Problem set:
(a) Rewrite the paragraph in the forum thread that begins "Rakos, I always keep smiling" as a short bulleted list that keeps its main facts.
(b) In the forum thread, what did the breath test that police gave Harry1234 read?
(c) From the forum thread, copy the passage starting at "## SuzeCB (Oct" and ending at "Sue the pax.".

Source text:
══════════
Film it in the Keys...

Starring jamie Lee Curtis...(she's HOT)...

Get Arnold for a Celeb cameo...8>)

Crash perfectly good cars...8>)

Rakos


----------



## Maria C (Jan 18, 2018)

Rakos, I always keep smiling even in rough days and I am rewarded like this?...nothing will take me down, I am sure I will figure this out, but we are in these kind of situations because we do not fight for what is fair, and we just don't do anything about it. People will take advantage and it is OK for companies like Uber to accept lies or bogus accusations....REALLY....that is why Lyft is taking over and I hope soon will come to my city.


----------



## Harry1234 (Feb 20, 2018)

Accused of impaired driving and I was furious. I collected my thoughts and decided to find a police station to verify my sobriety. They were very kind, gave me a breath-a-lizer (read 0, no surprise) but couldn't put me through a sobriety test without probable cause. Also could not validate I wasn't impaired as that would require a blood test. Did make a blotter entry and received a reference number for that. I also have a dashcam and responded to Uber I had such. Account put on hold for 24 hours and then they tell me it's resolved!!! I wrote back that it wasn't without explanation of what happened, what evidence did they have, if accuser was sanctioned (I know, stupid question), and what does my record now reflect.

You guessed it, radio silence. I was happy to this point with no real passenger issues. Welcome to the real world as they say. I'm applying to Lyft but don't have any illusions that it can't or doesn't happen there too.

At least I know I'm not alone.


----------



## SuzeCB (Oct 30, 2016)

robert spahn said:


> I was falsely accused of impaired driving from a customer while driving for Uber last night. I am suspended for 48 hours and have no idea of who made the complaint. Uber has not called me to ask my side of the story. I really needed to work this week and they hit me with this. I don't drink or use drugs.
> I have a 4.7 driver rating, 35 driver compliments, speed and braking always at 100%. I feel very sad and betrayed by Uber. I don't know what to do. Maybe I should consider driving for Lyft and Uber. If anyone has any advice or experience on how I can fight this thing please let me know.


Sue the pax.



Harry1234 said:


> Accused of impaired driving and I was furious. I collected my thoughts and decided to find a police station to verify my sobriety. They were very kind, gave me a breath-a-lizer (read 0, no surprise) but couldn't put me through a sobriety test without probable cause. Also could not validate I wasn't impaired as that would require a blood test. Did make a blotter entry and received a reference number for that. I also have a dashcam and responded to Uber I had such. Account put on hold for 24 hours and then they tell me it's resolved!!! I wrote back that it wasn't without explanation of what happened, what evidence did they have, if accuser was sanctioned (I know, stupid question), and what does my record now reflect.
══════════
(Scene-based spatial questions)
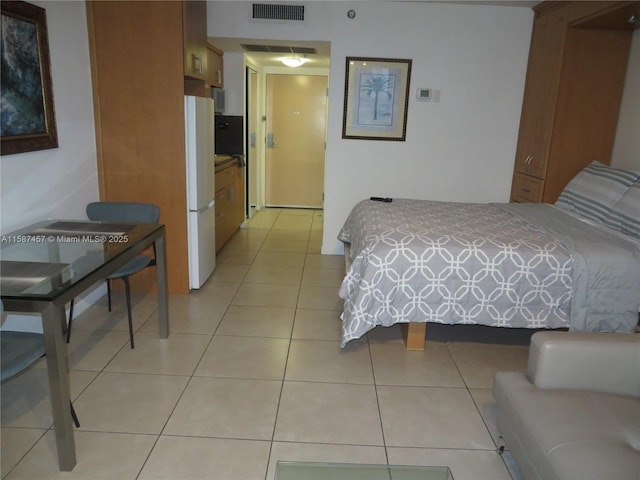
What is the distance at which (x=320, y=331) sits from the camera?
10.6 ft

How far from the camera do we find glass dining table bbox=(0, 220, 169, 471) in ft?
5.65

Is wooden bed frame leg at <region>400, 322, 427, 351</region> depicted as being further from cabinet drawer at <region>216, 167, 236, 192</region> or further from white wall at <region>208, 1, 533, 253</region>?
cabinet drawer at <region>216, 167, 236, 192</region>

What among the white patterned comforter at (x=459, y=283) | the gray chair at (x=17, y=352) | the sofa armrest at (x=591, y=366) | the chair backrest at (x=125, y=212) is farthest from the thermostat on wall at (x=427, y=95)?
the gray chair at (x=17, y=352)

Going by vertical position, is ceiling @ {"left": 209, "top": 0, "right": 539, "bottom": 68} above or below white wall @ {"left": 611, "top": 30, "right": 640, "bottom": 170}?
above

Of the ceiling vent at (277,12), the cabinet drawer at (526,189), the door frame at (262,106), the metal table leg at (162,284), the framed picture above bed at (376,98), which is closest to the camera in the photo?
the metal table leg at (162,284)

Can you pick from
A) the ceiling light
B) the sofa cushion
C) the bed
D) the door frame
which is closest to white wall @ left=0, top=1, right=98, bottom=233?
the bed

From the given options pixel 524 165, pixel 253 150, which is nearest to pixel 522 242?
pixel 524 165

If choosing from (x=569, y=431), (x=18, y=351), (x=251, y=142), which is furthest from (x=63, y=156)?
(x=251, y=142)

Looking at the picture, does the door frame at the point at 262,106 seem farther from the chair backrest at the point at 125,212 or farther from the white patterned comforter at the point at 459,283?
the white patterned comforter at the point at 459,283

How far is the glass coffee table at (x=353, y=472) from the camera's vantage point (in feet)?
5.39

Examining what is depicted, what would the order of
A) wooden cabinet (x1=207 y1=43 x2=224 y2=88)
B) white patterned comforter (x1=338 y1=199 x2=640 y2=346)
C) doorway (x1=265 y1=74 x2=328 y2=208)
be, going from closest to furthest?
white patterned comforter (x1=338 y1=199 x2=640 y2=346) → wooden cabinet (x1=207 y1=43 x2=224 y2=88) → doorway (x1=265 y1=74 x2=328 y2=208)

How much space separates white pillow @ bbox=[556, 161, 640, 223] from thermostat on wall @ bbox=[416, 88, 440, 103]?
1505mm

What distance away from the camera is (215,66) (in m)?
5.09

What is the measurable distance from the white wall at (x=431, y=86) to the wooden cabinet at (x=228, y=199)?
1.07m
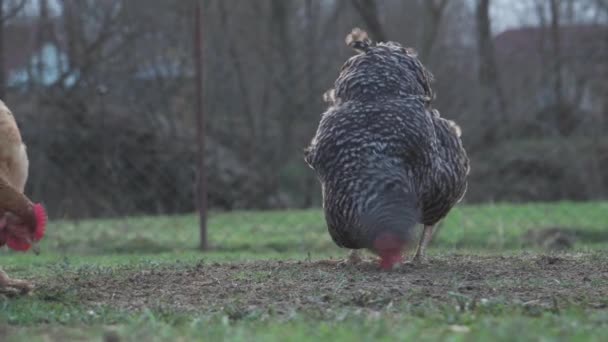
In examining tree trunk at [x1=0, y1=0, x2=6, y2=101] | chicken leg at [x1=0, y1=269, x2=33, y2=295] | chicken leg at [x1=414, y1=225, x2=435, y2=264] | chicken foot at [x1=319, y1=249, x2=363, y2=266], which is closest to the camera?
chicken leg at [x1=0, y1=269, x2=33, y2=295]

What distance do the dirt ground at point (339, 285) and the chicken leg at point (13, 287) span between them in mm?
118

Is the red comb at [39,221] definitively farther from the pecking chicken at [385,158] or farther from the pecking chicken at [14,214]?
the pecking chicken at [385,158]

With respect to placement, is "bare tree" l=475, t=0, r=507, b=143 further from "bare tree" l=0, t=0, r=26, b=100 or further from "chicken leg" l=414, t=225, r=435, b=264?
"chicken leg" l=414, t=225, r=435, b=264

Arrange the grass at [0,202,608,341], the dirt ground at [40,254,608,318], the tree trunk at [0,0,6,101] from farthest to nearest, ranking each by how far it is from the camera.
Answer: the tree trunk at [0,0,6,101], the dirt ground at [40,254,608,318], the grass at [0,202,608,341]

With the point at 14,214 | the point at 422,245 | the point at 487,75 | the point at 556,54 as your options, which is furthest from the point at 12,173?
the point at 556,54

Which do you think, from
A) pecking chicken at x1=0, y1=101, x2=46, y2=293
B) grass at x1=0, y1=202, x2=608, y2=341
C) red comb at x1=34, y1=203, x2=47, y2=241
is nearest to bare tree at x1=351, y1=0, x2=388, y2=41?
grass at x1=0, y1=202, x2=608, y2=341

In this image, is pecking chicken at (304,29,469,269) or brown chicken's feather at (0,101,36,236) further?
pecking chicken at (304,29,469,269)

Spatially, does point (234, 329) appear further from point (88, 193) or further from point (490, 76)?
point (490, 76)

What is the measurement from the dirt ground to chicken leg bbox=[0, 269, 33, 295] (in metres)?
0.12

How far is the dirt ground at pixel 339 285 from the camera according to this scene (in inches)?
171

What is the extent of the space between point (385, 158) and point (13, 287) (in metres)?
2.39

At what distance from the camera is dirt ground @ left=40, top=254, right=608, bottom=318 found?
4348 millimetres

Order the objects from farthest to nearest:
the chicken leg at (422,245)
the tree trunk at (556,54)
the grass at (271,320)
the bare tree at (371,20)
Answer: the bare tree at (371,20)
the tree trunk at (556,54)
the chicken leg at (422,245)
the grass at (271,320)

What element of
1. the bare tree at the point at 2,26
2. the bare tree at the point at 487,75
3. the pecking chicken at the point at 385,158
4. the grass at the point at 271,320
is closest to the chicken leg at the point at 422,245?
══════════
Answers given:
(a)
- The writer keeps smiling even on rough days and does not feel fairly rewarded for it.
- Nothing will take the writer down, and the writer is sure of figuring this out.
- Such situations happen because people do not fight for what is fair and do nothing about it.
- People take advantage, and companies like Uber accept lies or bogus accusations.
- This is why Lyft is taking over, and the writer hopes it will soon come to the writer's city.

(b) It read 0.

(c)
## SuzeCB (Oct 30, 2016)

robert spahn said:


> I was falsely accused of impaired driving from a customer while driving for Uber last night. I am suspended for 48 hours and have no idea of who made the complaint. Uber has not called me to ask my side of the story. I really needed to work this week and they hit me with this. I don't drink or use drugs.
> I have a 4.7 driver rating, 35 driver compliments, speed and braking always at 100%. I feel very sad and betrayed by Uber. I don't know what to do. Maybe I should consider driving for Lyft and Uber. If anyone has any advice or experience on how I can fight this thing please let me know.


Sue the pax.